■ Task inputs
# # # # # # #
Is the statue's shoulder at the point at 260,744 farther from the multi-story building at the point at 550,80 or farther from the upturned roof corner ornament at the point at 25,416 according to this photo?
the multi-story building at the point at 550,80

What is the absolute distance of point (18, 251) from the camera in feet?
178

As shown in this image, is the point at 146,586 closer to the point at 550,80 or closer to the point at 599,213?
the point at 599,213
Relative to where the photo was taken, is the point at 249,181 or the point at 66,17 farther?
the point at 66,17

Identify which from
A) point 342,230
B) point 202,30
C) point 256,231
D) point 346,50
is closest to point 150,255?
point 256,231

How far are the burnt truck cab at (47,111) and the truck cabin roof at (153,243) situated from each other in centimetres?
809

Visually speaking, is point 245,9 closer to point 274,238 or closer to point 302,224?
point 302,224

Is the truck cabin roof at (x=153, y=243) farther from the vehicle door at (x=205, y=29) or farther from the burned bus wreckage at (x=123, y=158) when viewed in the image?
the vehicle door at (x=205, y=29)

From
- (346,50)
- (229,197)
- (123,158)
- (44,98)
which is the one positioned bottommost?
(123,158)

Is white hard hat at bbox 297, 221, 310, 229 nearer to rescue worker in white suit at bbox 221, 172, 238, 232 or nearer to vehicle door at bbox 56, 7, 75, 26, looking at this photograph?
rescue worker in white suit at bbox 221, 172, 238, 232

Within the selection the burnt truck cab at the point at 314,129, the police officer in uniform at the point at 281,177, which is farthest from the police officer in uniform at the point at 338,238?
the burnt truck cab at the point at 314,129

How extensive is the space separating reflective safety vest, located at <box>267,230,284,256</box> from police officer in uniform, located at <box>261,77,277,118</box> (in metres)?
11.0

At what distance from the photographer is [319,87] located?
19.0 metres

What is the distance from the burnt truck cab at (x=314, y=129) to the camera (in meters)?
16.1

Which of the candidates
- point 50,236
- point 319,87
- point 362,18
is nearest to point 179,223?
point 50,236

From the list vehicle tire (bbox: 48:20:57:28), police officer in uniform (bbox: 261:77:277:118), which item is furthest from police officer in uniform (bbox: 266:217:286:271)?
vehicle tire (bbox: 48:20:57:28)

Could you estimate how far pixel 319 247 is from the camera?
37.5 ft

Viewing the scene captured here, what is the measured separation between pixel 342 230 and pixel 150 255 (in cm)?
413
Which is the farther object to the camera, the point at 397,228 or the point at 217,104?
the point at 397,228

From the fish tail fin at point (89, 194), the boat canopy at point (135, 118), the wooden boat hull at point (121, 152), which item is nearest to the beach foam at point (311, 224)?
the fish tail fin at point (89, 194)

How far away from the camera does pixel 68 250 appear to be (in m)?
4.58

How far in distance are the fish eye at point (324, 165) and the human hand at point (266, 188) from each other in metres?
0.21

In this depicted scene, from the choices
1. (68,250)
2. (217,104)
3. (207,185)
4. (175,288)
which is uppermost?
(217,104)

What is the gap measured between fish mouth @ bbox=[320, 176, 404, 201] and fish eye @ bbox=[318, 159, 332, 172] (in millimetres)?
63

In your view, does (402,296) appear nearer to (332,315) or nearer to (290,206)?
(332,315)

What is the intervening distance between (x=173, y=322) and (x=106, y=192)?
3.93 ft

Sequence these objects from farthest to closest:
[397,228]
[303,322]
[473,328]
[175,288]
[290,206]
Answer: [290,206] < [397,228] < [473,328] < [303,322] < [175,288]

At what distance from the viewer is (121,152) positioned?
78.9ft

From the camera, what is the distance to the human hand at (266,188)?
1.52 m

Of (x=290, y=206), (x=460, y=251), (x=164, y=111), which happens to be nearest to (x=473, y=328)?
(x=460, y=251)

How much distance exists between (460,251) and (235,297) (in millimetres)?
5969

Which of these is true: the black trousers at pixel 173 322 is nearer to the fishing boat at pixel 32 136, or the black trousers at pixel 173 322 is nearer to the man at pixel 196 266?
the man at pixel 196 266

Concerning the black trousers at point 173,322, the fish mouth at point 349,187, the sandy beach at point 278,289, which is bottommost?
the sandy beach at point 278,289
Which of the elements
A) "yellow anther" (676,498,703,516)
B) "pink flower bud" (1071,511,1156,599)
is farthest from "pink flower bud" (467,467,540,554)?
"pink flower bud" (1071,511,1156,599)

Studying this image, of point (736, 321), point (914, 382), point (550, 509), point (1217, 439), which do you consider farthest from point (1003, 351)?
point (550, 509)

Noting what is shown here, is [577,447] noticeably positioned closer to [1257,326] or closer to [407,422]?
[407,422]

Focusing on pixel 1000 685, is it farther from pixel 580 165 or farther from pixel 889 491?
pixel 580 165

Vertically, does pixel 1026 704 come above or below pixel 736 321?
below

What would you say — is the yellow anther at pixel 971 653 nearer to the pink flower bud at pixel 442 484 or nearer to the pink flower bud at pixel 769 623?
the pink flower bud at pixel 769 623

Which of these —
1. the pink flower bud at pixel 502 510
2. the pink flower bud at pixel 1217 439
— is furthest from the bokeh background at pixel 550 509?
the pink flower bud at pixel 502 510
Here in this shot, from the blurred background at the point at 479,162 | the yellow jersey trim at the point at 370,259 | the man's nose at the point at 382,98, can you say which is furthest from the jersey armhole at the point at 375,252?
# # # # # # #
■ Task goal
Quote all of the records above word for word, without leaving any out or changing anything.

■ Solution for this exercise
Is the statue's shoulder at the point at 260,744 farther from the multi-story building at the point at 550,80 or farther from the upturned roof corner ornament at the point at 25,416 according to this photo?
the multi-story building at the point at 550,80

What is the absolute distance of point (18, 251) from the camera in feet?
178

As shown in this image, is the point at 146,586 closer to the point at 550,80 or closer to the point at 599,213?
the point at 599,213
Relative to where the photo was taken, is the point at 249,181 or the point at 66,17 farther?
the point at 66,17

Identify which from
A) point 342,230
B) point 202,30
C) point 256,231
D) point 346,50
is closest to point 150,255?
point 256,231

How far are the burnt truck cab at (47,111) and the truck cabin roof at (153,243) situated from each other in centimetres?
809

Visually speaking, is point 245,9 closer to point 274,238 or closer to point 302,224?
point 302,224

Is the truck cabin roof at (x=153, y=243) farther from the vehicle door at (x=205, y=29) or farther from the burned bus wreckage at (x=123, y=158) when viewed in the image?
the vehicle door at (x=205, y=29)

From
- (346,50)
- (229,197)
- (123,158)
- (44,98)
which is the one positioned bottommost?
(123,158)

Is white hard hat at bbox 297, 221, 310, 229 nearer to rescue worker in white suit at bbox 221, 172, 238, 232 or nearer to vehicle door at bbox 56, 7, 75, 26, looking at this photograph?
rescue worker in white suit at bbox 221, 172, 238, 232

Within the selection the burnt truck cab at the point at 314,129, the police officer in uniform at the point at 281,177, which is farthest from the police officer in uniform at the point at 338,238?
the burnt truck cab at the point at 314,129

How extensive is the space separating reflective safety vest, located at <box>267,230,284,256</box> from police officer in uniform, located at <box>261,77,277,118</box> (in metres)?
11.0

At what distance from the photographer is [319,87] located?
19.0 metres

What is the distance from the burnt truck cab at (x=314, y=129) to the camera (in meters)?
16.1

Which of the candidates
- point 50,236
- point 319,87
- point 362,18
is nearest to point 179,223?
point 50,236

From the list vehicle tire (bbox: 48:20:57:28), police officer in uniform (bbox: 261:77:277:118), which item is furthest from police officer in uniform (bbox: 266:217:286:271)?
vehicle tire (bbox: 48:20:57:28)

Could you estimate how far pixel 319 247 is from the camera?
37.5 ft

Viewing the scene captured here, what is the measured separation between pixel 342 230 and pixel 150 255 (in cm)?
413
Which is the farther object to the camera, the point at 397,228 or the point at 217,104?
the point at 397,228

From the fish tail fin at point (89, 194), the boat canopy at point (135, 118), the wooden boat hull at point (121, 152), which item is nearest to the beach foam at point (311, 224)?
the fish tail fin at point (89, 194)

How far away from the camera does pixel 68 250 appear to be (in m)?
4.58

How far in distance are the fish eye at point (324, 165) and the human hand at point (266, 188) from each other in metres?
0.21

In this depicted scene, from the choices
1. (68,250)
2. (217,104)
3. (207,185)
4. (175,288)
which is uppermost?
(217,104)

What is the gap measured between fish mouth @ bbox=[320, 176, 404, 201] and fish eye @ bbox=[318, 159, 332, 172] (in millimetres)?
63

In your view, does (402,296) appear nearer to (332,315) or nearer to (290,206)?
(332,315)

What is the intervening distance between (x=173, y=322) and (x=106, y=192)?
3.93 ft

Sequence these objects from farthest to closest:
[397,228]
[303,322]
[473,328]
[175,288]
[290,206]
Answer: [290,206] < [397,228] < [473,328] < [303,322] < [175,288]

At what distance from the viewer is (121,152) positioned?
78.9ft

From the camera, what is the distance to the human hand at (266,188)?
1.52 m

Of (x=290, y=206), (x=460, y=251), (x=164, y=111), which happens to be nearest to (x=473, y=328)?
(x=460, y=251)

How much distance exists between (460,251) and (235,297) (in millimetres)?
5969

Which of these is true: the black trousers at pixel 173 322 is nearer to the fishing boat at pixel 32 136, or the black trousers at pixel 173 322 is nearer to the man at pixel 196 266?
the man at pixel 196 266

Concerning the black trousers at point 173,322, the fish mouth at point 349,187, the sandy beach at point 278,289, which is bottommost?
the sandy beach at point 278,289
Which of the elements
A) "yellow anther" (676,498,703,516)
B) "pink flower bud" (1071,511,1156,599)
is farthest from "pink flower bud" (467,467,540,554)?
"pink flower bud" (1071,511,1156,599)

Studying this image, of point (736, 321), point (914, 382), point (550, 509), point (1217, 439), which do you consider farthest from point (1003, 351)?
point (550, 509)

Noting what is shown here, is [577,447] noticeably positioned closer to [1257,326] or closer to [407,422]?
[407,422]

Focusing on pixel 1000 685, is it farther from pixel 580 165 or farther from pixel 889 491?
pixel 580 165

Vertically, does pixel 1026 704 come above or below pixel 736 321?
below

What would you say — is the yellow anther at pixel 971 653 nearer to the pink flower bud at pixel 442 484 or nearer to the pink flower bud at pixel 769 623?
the pink flower bud at pixel 769 623

Which of these —
1. the pink flower bud at pixel 502 510
2. the pink flower bud at pixel 1217 439
— is furthest from the bokeh background at pixel 550 509?
the pink flower bud at pixel 502 510
Here in this shot, from the blurred background at the point at 479,162 | the yellow jersey trim at the point at 370,259 | the man's nose at the point at 382,98, can you say which is furthest from the jersey armhole at the point at 375,252?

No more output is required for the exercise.